**TEXT SEGMENT:**
__________
The following review of contrastive studies concentrates, as far as possible, on standard varieties of German and British English. The contrastive studies discussed were carried out in a variety of descriptive frameworks, all of which may be described as ‘holistic’, that is, none of them explicitly described intonation with more than one level of linguistic representation.



2.1 Contrastive studies

2.1.1 General remarks

In the literature, views on the contrast between English and German intonation have been extreme; some authors have claimed the intonation systems of the languages to be fundamentally different, but others have asserted them to be identical (see Scuffil, 1982 for an overview). Barker (1925), for instance, suggests that English and German intonation are fundamentally different. In her handbook of German intonation for English students, she contrasts an English passage transcribed with English intonation with the same passage transcribed with German intonation. ‘The ludicrous effect produced by the wrong intonation of his mother tongue’, Barker points out, ‘will convince the student, if nothing else can, that English and German intonation are fundamentally different’. German intonation is claimed to differ most clearly from that of English in that it is ‘jerky’ and should not be spoken with an ‘indolent drawl’. The pitch variations in German speech are greater, and the quiet, even tones of English intonation need to be replaced by louder and more energetic tones. Fifty years later, Pürschel (1975) would appear to support Barker’s view. He argues that the apparent inability of German learners of English to use intonation patterns of English appropriately even after several years of teaching suggests fundamental differences. Fundamental cross-linguistic differences are claimed also in Féry’s (1993) study of German intonation (see section 2.2.3.4 below). However, the hypothesis that English and German intonation are quite different is not supported by the findings of contrastive studies by Kuhlmann (1952: 206), Schubiger (1965), Esser (1978: 51) and Scuffil (1982: 72). These authors assert that differences between English and German intonation are not fundamental. However, none of the authors is explicit on the nature of the claimed non-fundamental differences. Yet other authors have claimed that English and German intonation are virtually identical. Kingdon (1958: 267), for instance, points out that English and German have very similar intonation systems, and Moulton (1966) suggests that the systems are not only identical but also used in much the same way.

In the literature, the discrepant views on contrastive German and English intonation are accompanied by two further conceptions. Firstly, authors commonly state that too little contrastive information is available German and English intonation (Moulton, 1966, Pürschel, 1975, Bald, 1976)2, and secondly, authors point out that we know more about the intonation of English than about that of German. As early as 1965, Schubiger stated that the investigation of English intonation had reached a point where its form had been explored almost to perfection. The intonational structure of German, on the other hand, had been explored less thoroughly. Almost twenty years later, Scuffil (1982) and Fox (1984) still point to widespread disagreement about the basic facts of German intonation. Since Scuffil’s (1982) contrastive study of English and German intonation, the most recent to my knowledge, a great deal of further research has been carried out on the intonation of English, and models such as the autosegmental-metrical system proposed in Pierrehumbert (1980) have been widely adopted. Within the study of German intonation, however, no comparable consensus is apparent (Jin, 1990:3, Möbius, 1993: 31).
__________
**ITEMS:**
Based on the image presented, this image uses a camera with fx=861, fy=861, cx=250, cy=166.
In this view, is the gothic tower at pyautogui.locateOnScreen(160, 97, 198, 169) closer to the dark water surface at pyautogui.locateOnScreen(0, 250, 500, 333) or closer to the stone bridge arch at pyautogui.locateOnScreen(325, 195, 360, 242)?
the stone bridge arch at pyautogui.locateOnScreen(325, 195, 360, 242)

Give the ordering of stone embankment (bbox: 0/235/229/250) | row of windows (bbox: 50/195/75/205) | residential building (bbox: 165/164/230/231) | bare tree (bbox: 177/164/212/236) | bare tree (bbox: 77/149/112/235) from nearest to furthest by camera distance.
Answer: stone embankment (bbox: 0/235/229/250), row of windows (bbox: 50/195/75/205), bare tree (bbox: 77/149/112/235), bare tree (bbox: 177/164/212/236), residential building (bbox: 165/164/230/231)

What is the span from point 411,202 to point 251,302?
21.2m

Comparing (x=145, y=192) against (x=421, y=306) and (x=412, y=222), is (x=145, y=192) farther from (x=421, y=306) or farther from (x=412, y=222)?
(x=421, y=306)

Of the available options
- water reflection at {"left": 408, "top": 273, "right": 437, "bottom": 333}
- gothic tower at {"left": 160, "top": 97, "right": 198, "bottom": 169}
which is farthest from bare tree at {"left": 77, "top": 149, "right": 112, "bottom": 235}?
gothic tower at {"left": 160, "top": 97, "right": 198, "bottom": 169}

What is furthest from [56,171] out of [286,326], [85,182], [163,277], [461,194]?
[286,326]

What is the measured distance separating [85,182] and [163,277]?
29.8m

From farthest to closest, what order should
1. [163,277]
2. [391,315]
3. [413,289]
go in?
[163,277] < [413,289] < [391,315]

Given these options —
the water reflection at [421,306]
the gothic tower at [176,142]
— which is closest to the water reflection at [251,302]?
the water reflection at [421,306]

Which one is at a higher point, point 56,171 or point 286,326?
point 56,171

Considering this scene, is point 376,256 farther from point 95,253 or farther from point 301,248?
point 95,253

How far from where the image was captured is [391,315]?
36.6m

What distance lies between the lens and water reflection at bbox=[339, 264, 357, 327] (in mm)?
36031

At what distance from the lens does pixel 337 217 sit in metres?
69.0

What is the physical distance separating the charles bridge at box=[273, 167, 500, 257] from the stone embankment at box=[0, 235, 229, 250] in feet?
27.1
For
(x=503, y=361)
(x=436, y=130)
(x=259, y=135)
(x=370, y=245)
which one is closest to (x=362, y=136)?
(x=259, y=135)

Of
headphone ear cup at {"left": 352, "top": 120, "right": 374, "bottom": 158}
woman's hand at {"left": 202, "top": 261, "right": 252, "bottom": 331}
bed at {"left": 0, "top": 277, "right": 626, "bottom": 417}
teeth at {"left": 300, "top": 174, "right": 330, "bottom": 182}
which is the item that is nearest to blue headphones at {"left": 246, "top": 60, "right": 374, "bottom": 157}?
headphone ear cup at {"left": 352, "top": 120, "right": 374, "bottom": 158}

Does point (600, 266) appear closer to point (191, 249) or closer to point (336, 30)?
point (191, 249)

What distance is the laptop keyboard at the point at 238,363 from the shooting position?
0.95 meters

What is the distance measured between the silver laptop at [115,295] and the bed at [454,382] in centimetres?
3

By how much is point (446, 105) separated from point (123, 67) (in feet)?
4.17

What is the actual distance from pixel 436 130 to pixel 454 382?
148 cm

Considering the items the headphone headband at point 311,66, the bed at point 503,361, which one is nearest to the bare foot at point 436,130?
__________
**SHORT EXERCISE A:**
Reproduce the portion of the review of English and German intonation between "The following review" and "of linguistic representation.", inclusive, substituting "theoretical" for "descriptive".
**SHORT EXERCISE B:**
Summarize the review of English and German intonation in two sentences.
**SHORT EXERCISE C:**
Write the next portion of the review of English and German intonation, picking up after its final sentence.
The rows have no connection to the review of English and German intonation.

**ANSWER A:**
The following review of contrastive studies concentrates, as far as possible, on standard varieties of German and British English. The contrastive studies discussed were carried out in a variety of theoretical frameworks, all of which may be described as ‘holistic’, that is, none of them explicitly described intonation with more than one level of linguistic representation.

**ANSWER B:**
The literature holds widely differing views on how English and German intonation compare: Barker and Pürschel consider the systems fundamentally different, Kuhlmann, Schubiger, Esser and Scuffil regard the differences as not fundamental, and Kingdon and Moulton describe the systems as very similar or identical. Authors also state that too little contrastive information is available and that English intonation has been studied more thoroughly than German intonation, where no comparable consensus is apparent.

**ANSWER C:**
2.1.2 Specific remarks

The specific remarks summarised in this section will be restricted to ‘realisational’ and ‘systemic’ cross-linguistic differences. Unfortunately, explicit comparative remarks are rare, and again, more detailed systemic and realisational information appears to be available for English (Bald, 1976:45). Isolated remarks on realisational differences come from a set of comparative studies involving American English and German as well as other languages carried out by Delattre and colleagues in the sixties (1965a, 1965b). Delattre (1965) suggests that in German, the rising part of a falling accent takes the shape of an ‘S’, followed by a sharp fall to a flat low level which give the impression of being separated from what precedes. He then compares the effect to English speakers hearing the sequence street-car level as street | car-level (other things being equal). In English, the ‘S’ is reversed, and constitutes the falling, rather than the rising part of the accent. This observation led Delattre, Poenack and Olsen (1965) to suggest that in English the general form of intonation is wave-like, whereas in German it can be compared to the blade of a saw.


German English


I re - MEM-ber it I re - MEM -ber it.
Figure 1 Phonetic differences between English and German intonation (adapted from Delattre, 1965); note that English and German intonations were produced on an English text).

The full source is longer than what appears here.